Ahora también comprendió por qué había luchado inútilmente
contra ese yo, mientras era brahmán o asceta. ¡Se lo había
impedido el exceso de sabiduría, de versos sagrados, de
reglas para sacrificios, de mortificaciones, la excesiva
ambición! Con arrogancia, siempre había sido el primero,
el más inteligente, el más sabio, el más diligente; siempre
se encontraba un paso más adelante de
los demás compañeros, sabios, sacerdotes o eruditos. Su yo
se había escondido en ese sacerdocio,
en aquella erudición e intelectualidad; estaba allí y
crecía, mientras Siddharta creía apagarlo con ayunos y
penitencias. Ahora se daba cuenta y observaba que la voz
secreta tenía razón: ningún
profesor se lo hubiera podido reprimir jamas.
Por ello tuvo que lanzarse al mundo, perderse entre los
placeres y el poder, la mujer y el dinero;
se había tenido que convertir en comerciante, jugador,
bebedor, glotón, hasta que el brahmán y el samana de su
interior se murieran.
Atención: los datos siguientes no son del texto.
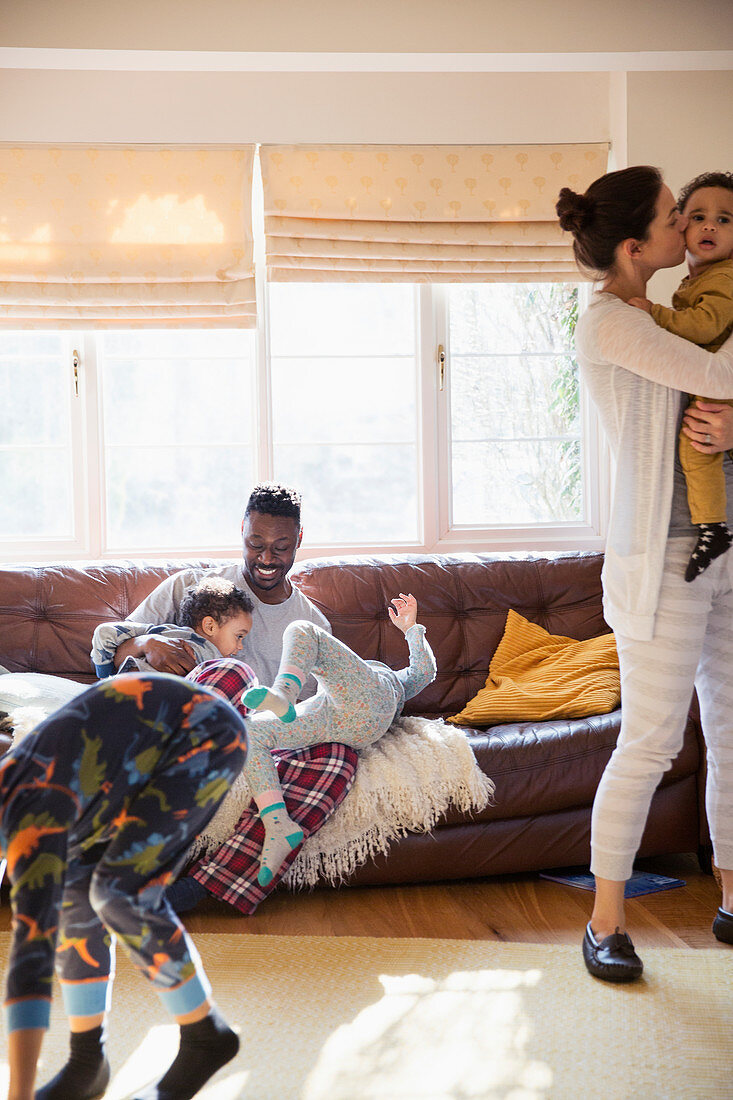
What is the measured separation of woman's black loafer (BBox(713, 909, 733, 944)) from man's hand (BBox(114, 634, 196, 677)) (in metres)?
1.32

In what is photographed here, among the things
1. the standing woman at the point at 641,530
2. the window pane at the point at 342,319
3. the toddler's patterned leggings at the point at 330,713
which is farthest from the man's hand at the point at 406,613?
the window pane at the point at 342,319

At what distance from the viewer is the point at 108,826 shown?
122cm

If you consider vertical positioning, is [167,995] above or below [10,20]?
below

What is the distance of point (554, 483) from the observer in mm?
3910

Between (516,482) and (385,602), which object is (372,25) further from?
(385,602)

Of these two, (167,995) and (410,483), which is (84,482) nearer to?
(410,483)

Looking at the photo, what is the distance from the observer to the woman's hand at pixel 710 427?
175cm

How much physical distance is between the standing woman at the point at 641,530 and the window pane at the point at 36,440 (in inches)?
95.6

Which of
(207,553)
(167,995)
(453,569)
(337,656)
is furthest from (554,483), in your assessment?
(167,995)

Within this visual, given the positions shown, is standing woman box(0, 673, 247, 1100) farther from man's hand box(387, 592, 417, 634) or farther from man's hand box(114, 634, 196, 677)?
man's hand box(387, 592, 417, 634)

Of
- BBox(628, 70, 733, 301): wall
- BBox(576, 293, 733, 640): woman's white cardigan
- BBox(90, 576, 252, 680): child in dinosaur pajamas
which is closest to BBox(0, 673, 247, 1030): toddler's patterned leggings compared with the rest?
BBox(576, 293, 733, 640): woman's white cardigan

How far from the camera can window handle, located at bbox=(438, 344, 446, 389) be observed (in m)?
3.82

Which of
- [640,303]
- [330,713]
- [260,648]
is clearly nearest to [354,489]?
[260,648]

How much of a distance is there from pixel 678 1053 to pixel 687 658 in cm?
67
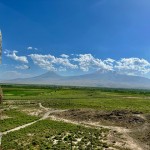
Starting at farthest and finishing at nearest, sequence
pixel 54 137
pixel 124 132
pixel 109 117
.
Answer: pixel 109 117
pixel 124 132
pixel 54 137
Por tal causa había tenido que
soportar esos años monstruosos,
ese hastío, vacío y absurdo de una vida monótona y perdida,
hasta que por fin, como una
desesperacion, el vividor y el Siddharta ávido habían
llegado a sucumbir. Muerto, un nuevo
Siddharta había resucitado. También este se volvería viejo,
también tendría que morir algún día; Siddharta era
transitorio, como pasajera es toda formación. Pero hoy se
hallaba en plena forma,
joven como un chiquillo, un nuevo Siddharta. Estaba lleno de
alegría.
Meditaba todas
estas ideas, escuchaba sonriente su estómago y agradecía el
zumbido de una abeja. Miraba con alegría la corriente del
río: jamás un agua le había gustado tanto, jamás había
percibido la voz y el ejemplo de la corriente con tanta
fuerza. Le parecía que ese río poseía algo especial, algo
que aún desconocía, pero que le esperaba. En ese río se
había querido ahogar Siddharta, y en él había sucumbido el
Siddharta viejo, cansado, desesperado. Sin embargo, el nuevo
Siddharta sentía por esa corriente un profundo amor que le
obligaba a no abandonarla con prisas.